TASK ITEM: Retype the article below on e-invoicing savings for Australian small businesses, reproducing every word and punctuation mark.

BEGIN PASSAGE PROVIDED

A recent study from Deloitte has illustrated that Australian SME’s could potentially save over $40,000 a year if they choose to transition into electronic invoicing.
The recently published report revealed that Australian small to medium sized businesses (SMBs) process an average of 168 invoices each month. With a Deloitte study estimating that electronic invoicing could deliver savings of up to $20 per invoice, Australia’s SMBs could save up to $40,320 a year.
Three quarters of business who have transitioned to e-invoicing have said that the biggest impact has been time and money saved, according to the report, while more than half said it improved the accuracy of record-keeping at 56 percent and was more secure 53 percent.
“Running an SMB comes with its challenges but switching to digital processes has been key to the survival of many businesses during the pandemic. It frees up time and money to focus on other priorities like developing new products and finding new customers. Now is the time for SMBs to review their adoption of technology. This will help them through the current crisis and set them up for future growth,” said Sofiane Ainine, SMB segment lead, SAP Australia and New Zealand.
Echoing a similar opinion, Australian Small Business and Family Enterprise Ombudsman Bruce Billson says that the covid-19 pandemic has illustrated the importance of technology adoption as it has helped small businesses innovate in ways that increase their efficiency and productivity. Implementing the new technology has also helped businesses attract new customers in different markets, improving customer and employee experiences. This consequently helps these businesses create more jobs.
“It’s encouraging that the research in this SAP report shows SMBs accelerating digital technology adoption. Technologies like e-invoicing improve process efficiency and, importantly, will see small businesses paid more quickly for the products and services they provide,” Australian Small Business and Family Enterprise Ombudsman Bruce Billson.

END PASSAGE PROVIDED
BEGIN EXERCISE DATA

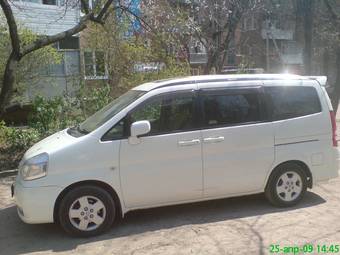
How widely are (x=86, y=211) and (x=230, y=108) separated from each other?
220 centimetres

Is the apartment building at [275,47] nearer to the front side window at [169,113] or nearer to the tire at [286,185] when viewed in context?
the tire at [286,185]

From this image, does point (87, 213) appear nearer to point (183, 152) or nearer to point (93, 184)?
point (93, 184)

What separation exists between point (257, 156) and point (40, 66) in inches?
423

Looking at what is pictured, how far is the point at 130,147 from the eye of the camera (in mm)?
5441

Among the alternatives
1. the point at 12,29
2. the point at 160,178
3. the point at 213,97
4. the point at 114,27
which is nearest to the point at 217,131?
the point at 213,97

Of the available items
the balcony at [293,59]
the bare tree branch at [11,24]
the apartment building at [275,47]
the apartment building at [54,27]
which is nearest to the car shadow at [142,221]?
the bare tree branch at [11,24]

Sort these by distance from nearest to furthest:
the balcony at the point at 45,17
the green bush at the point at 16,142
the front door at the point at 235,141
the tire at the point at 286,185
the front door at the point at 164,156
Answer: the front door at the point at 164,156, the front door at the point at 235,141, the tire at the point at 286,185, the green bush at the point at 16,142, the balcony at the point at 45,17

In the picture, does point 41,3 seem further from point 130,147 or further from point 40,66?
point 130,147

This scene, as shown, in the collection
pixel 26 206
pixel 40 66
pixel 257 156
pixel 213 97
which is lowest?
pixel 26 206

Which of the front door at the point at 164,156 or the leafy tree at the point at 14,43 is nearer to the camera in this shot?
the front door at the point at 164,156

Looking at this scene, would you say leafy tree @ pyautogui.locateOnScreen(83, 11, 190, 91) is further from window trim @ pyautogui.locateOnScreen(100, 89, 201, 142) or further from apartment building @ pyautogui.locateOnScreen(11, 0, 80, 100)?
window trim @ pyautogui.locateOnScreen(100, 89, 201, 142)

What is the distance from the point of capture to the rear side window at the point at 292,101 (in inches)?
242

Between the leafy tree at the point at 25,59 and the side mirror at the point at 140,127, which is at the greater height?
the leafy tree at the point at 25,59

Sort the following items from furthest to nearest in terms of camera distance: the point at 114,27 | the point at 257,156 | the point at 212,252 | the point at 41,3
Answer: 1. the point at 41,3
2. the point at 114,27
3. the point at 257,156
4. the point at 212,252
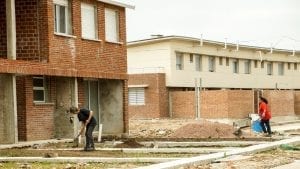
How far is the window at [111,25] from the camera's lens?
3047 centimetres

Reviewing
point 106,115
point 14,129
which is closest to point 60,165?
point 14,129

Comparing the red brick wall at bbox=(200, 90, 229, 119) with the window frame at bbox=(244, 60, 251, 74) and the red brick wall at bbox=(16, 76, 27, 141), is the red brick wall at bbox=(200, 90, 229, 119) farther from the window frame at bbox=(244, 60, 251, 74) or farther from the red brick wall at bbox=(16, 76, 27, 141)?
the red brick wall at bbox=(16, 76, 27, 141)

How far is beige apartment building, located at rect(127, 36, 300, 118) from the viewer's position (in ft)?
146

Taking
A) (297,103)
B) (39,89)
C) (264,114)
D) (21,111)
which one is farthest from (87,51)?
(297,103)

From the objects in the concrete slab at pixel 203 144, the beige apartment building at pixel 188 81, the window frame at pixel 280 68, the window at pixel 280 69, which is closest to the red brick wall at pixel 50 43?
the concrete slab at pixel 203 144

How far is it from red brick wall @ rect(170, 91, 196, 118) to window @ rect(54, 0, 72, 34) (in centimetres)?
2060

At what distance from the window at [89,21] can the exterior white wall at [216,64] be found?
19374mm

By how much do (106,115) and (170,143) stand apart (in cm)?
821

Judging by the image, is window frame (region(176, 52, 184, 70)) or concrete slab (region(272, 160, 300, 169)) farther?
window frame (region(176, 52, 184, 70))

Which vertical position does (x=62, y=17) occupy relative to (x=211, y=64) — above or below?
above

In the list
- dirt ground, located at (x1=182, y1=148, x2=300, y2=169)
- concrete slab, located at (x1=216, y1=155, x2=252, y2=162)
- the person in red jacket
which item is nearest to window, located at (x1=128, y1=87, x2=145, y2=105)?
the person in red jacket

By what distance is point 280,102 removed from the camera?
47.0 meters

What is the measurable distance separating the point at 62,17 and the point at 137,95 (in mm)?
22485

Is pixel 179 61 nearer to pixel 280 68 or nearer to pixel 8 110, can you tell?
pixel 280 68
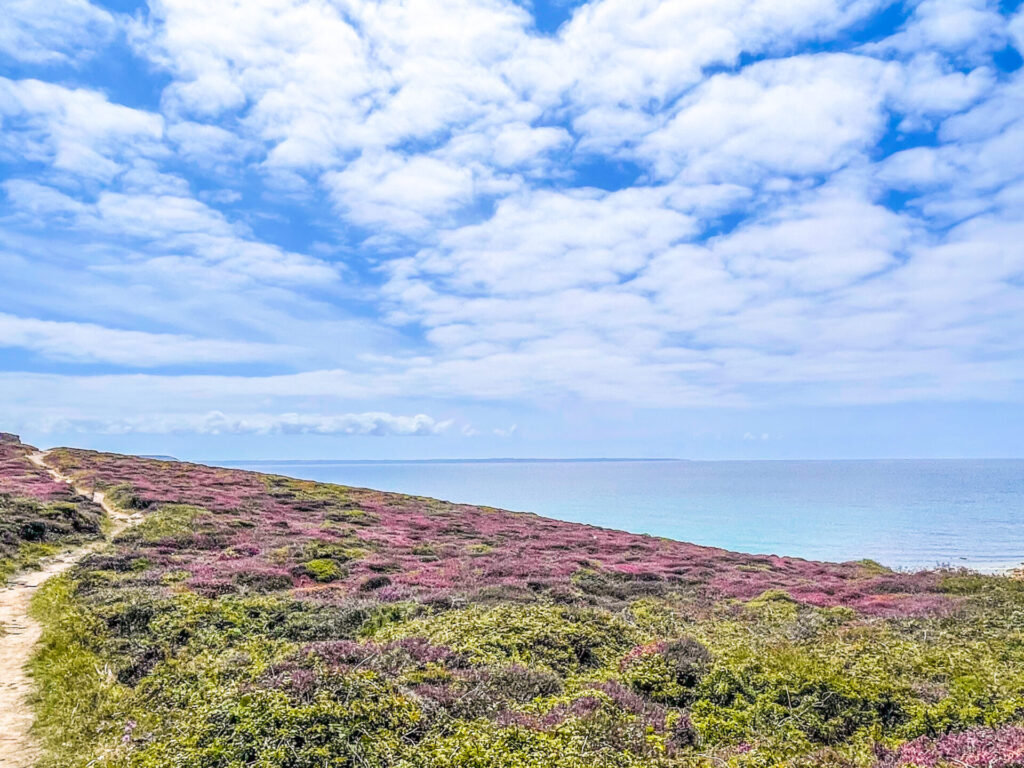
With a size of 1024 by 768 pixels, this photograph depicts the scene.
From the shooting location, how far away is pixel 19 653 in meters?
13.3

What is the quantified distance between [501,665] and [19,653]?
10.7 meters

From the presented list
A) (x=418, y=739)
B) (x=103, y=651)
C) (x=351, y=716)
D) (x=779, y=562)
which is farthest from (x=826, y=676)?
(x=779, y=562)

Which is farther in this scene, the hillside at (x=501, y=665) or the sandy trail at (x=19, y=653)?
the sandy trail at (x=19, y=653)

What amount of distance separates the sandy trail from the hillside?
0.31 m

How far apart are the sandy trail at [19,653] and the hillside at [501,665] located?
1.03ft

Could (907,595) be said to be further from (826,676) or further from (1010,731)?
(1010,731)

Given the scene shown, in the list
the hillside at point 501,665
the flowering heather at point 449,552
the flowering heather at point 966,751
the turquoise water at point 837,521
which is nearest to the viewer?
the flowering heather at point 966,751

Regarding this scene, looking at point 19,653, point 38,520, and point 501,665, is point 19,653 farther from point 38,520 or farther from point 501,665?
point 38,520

END EXERCISE DATA

TASK SOLUTION:
A recent study from Deloitte has illustrated that Australian SME’s could potentially save over $40,000 a year if they choose to transition into electronic invoicing.
The recently published report revealed that Australian small to medium sized businesses (SMBs) process an average of 168 invoices each month. With a Deloitte study estimating that electronic invoicing could deliver savings of up to $20 per invoice, Australia’s SMBs could save up to $40,320 a year.
Three quarters of business who have transitioned to e-invoicing have said that the biggest impact has been time and money saved, according to the report, while more than half said it improved the accuracy of record-keeping at 56 percent and was more secure 53 percent.
“Running an SMB comes with its challenges but switching to digital processes has been key to the survival of many businesses during the pandemic. It frees up time and money to focus on other priorities like developing new products and finding new customers. Now is the time for SMBs to review their adoption of technology. This will help them through the current crisis and set them up for future growth,” said Sofiane Ainine, SMB segment lead, SAP Australia and New Zealand.
Echoing a similar opinion, Australian Small Business and Family Enterprise Ombudsman Bruce Billson says that the covid-19 pandemic has illustrated the importance of technology adoption as it has helped small businesses innovate in ways that increase their efficiency and productivity. Implementing the new technology has also helped businesses attract new customers in different markets, improving customer and employee experiences. This consequently helps these businesses create more jobs.
“It’s encouraging that the research in this SAP report shows SMBs accelerating digital technology adoption. Technologies like e-invoicing improve process efficiency and, importantly, will see small businesses paid more quickly for the products and services they provide,” Australian Small Business and Family Enterprise Ombudsman Bruce Billson.